┌──

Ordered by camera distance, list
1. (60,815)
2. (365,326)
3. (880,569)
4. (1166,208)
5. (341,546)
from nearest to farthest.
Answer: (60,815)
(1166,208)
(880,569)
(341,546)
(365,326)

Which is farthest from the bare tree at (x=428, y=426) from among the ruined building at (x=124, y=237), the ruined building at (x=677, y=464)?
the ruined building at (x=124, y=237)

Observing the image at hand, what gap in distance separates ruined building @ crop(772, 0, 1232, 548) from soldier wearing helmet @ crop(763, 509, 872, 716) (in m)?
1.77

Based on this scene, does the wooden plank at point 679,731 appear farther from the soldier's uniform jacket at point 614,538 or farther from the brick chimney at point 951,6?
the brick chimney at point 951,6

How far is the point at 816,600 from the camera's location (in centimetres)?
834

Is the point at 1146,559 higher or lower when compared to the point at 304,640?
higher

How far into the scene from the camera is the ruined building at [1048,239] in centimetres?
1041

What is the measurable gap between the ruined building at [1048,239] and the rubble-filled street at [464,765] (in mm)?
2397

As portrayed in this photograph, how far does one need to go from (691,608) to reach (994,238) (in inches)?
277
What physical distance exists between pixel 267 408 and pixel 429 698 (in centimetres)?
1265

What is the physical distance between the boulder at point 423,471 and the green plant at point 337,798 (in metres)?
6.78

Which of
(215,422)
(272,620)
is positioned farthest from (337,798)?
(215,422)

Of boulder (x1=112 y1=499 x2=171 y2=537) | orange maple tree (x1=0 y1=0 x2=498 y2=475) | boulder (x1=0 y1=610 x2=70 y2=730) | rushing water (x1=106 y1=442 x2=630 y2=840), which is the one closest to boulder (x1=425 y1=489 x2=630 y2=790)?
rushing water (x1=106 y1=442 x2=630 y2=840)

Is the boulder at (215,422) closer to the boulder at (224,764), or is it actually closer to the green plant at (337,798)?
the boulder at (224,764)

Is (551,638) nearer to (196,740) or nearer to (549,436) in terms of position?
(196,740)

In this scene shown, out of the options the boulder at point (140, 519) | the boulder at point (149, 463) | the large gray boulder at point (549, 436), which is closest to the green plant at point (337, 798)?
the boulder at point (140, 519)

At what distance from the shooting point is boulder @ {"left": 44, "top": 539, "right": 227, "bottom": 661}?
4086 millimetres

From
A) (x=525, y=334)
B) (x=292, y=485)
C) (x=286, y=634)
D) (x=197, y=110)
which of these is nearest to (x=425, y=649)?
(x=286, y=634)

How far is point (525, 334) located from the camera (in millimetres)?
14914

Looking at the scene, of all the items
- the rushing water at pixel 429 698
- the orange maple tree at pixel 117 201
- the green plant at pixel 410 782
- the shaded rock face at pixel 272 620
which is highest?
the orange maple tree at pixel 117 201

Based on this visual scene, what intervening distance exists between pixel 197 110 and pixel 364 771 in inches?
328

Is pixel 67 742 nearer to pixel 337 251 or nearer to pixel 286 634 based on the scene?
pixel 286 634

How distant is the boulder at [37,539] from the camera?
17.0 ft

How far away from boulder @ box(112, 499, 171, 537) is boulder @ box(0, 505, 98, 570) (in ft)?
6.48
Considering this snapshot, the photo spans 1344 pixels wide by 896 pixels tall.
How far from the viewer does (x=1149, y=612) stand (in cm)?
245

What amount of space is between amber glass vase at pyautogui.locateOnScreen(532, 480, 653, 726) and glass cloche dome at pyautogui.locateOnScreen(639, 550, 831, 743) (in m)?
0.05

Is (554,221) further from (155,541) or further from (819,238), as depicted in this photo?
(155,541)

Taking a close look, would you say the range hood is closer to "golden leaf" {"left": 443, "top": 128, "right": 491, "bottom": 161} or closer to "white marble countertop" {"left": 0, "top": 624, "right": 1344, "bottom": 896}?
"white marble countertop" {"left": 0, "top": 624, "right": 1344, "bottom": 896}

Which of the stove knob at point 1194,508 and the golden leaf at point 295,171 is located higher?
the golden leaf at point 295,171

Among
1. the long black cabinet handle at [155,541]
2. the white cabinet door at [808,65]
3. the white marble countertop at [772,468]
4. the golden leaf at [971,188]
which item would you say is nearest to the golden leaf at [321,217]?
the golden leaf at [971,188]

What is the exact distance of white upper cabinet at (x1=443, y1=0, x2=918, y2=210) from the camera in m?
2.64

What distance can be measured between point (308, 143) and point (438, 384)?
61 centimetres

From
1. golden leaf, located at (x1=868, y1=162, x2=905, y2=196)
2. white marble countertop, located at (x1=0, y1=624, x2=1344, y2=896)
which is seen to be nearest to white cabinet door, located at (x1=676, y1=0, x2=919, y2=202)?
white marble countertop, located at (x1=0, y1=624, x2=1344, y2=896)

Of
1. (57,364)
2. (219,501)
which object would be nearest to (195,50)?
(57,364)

└──

# YOUR INSTRUCTIONS:
Copy out every line from the one containing "Which of the stove" to the end of the material, both ends included.

# EXERCISE RESULT:
Which of the stove knob at point 1194,508 and the golden leaf at point 295,171 is located higher?
the golden leaf at point 295,171

Among
1. the long black cabinet handle at [155,541]
2. the white cabinet door at [808,65]
3. the white marble countertop at [772,468]
4. the golden leaf at [971,188]
which item would you say is nearest to the golden leaf at [321,217]?
the golden leaf at [971,188]

What is the exact distance of white upper cabinet at (x1=443, y1=0, x2=918, y2=210) from the camera in m?
2.64

What distance can be measured between point (308, 143) and point (438, 384)?
61 centimetres

From
1. golden leaf, located at (x1=868, y1=162, x2=905, y2=196)
2. white marble countertop, located at (x1=0, y1=624, x2=1344, y2=896)
which is seen to be nearest to white cabinet door, located at (x1=676, y1=0, x2=919, y2=202)?
white marble countertop, located at (x1=0, y1=624, x2=1344, y2=896)

Of
1. (57,364)
2. (219,501)
which object would be nearest to (195,50)?
(57,364)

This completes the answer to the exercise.